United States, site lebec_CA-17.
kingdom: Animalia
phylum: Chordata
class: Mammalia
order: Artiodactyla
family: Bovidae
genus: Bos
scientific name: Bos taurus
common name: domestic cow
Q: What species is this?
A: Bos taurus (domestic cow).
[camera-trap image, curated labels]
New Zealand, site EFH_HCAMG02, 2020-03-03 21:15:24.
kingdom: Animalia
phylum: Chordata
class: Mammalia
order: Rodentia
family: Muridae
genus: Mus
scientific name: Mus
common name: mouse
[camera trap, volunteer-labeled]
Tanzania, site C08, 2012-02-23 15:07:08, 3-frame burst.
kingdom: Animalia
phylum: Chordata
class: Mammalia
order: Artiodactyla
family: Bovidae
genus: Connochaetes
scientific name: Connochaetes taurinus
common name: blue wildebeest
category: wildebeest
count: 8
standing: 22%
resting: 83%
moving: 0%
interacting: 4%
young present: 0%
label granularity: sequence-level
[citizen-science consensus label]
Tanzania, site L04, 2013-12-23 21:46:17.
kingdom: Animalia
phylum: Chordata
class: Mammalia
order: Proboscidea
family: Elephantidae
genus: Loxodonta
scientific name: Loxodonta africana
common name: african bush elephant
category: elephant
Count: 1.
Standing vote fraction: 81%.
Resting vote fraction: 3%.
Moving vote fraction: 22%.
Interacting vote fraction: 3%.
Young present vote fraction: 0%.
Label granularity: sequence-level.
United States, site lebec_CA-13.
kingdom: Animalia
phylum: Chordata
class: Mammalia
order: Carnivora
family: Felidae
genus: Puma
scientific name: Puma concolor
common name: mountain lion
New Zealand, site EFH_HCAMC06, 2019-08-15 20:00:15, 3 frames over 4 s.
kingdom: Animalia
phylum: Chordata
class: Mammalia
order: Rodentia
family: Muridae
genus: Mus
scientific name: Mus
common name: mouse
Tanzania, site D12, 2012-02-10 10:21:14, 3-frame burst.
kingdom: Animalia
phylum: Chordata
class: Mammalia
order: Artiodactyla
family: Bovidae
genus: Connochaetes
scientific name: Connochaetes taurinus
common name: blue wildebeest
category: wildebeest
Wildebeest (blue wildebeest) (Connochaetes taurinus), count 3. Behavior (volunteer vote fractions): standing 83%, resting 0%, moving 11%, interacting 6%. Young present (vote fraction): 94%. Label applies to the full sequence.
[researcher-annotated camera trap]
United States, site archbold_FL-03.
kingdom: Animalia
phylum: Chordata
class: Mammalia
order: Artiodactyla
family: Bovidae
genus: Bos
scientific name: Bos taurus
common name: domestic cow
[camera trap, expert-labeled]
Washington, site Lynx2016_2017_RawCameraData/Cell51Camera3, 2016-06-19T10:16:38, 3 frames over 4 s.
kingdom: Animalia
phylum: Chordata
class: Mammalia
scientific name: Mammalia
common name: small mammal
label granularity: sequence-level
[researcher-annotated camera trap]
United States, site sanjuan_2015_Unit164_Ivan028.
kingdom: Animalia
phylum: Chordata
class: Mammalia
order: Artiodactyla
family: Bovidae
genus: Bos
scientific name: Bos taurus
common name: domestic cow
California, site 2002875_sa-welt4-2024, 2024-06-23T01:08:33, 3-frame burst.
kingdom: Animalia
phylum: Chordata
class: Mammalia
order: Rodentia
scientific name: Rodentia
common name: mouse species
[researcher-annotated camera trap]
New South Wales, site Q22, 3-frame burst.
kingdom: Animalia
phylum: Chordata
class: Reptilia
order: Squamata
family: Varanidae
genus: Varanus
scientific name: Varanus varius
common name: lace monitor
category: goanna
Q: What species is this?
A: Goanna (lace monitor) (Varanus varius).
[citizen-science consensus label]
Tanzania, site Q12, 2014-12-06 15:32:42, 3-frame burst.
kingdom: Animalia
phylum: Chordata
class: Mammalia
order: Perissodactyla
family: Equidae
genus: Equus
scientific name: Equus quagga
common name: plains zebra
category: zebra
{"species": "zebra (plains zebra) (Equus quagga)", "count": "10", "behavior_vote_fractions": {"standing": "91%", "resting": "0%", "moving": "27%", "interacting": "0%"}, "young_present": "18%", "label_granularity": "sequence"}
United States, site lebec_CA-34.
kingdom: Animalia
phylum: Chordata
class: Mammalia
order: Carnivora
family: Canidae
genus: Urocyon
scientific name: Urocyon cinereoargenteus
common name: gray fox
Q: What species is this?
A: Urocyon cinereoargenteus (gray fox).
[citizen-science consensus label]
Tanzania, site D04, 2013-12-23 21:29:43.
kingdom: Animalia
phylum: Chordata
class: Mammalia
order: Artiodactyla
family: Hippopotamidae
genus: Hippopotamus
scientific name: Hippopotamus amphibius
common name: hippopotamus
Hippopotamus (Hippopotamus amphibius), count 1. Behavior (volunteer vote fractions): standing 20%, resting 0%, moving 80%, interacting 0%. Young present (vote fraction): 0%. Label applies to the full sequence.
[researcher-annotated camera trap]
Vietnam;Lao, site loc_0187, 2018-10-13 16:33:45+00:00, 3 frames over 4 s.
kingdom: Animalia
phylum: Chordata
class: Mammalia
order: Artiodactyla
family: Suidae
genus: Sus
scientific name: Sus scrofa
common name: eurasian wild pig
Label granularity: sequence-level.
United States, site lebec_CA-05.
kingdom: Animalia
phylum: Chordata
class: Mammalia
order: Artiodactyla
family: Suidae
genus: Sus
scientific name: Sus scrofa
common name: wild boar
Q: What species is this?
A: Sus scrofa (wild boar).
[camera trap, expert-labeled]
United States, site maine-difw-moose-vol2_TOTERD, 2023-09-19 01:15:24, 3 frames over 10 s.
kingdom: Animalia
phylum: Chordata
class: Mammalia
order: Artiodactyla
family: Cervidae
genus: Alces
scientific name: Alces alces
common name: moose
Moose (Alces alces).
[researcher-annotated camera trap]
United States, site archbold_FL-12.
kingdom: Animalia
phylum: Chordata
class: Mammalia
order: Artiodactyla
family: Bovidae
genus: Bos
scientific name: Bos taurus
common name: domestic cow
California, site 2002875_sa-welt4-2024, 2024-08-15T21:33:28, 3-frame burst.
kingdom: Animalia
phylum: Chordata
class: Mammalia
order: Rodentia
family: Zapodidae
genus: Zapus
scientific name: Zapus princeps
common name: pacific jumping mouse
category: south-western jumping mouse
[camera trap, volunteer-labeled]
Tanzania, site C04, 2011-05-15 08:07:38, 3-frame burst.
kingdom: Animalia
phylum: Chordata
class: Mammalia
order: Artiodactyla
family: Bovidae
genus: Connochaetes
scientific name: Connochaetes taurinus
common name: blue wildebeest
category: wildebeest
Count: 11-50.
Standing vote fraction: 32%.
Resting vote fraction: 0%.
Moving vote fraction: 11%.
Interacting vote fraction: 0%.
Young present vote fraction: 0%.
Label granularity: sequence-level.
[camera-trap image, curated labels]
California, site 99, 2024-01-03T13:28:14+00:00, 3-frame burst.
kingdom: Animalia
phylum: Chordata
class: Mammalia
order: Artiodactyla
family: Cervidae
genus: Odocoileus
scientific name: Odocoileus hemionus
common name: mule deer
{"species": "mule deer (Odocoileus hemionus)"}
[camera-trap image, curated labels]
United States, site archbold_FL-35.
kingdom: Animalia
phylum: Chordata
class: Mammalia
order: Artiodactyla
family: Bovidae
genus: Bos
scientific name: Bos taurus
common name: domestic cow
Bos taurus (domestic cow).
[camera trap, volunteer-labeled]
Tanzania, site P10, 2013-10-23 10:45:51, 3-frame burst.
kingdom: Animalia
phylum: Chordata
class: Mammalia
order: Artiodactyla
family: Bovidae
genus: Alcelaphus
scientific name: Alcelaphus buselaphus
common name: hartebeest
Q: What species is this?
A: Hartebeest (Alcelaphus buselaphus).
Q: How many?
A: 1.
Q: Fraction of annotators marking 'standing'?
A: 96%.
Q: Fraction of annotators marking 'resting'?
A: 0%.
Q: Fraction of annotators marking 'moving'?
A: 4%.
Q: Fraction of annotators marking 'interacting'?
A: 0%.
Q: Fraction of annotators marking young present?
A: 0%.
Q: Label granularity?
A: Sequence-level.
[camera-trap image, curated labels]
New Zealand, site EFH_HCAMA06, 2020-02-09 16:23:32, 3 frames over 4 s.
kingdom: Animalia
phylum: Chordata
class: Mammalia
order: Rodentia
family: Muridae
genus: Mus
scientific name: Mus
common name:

Exercise goal — Report every line of the data above that contains the string "annotators" by copying it in full.

Task answer —
Q: Fraction of annotators marking 'standing'?
Q: Fraction of annotators marking 'resting'?
Q: Fraction of annotators marking 'moving'?
Q: Fraction of annotators marking 'interacting'?
Q: Fraction of annotators marking young present?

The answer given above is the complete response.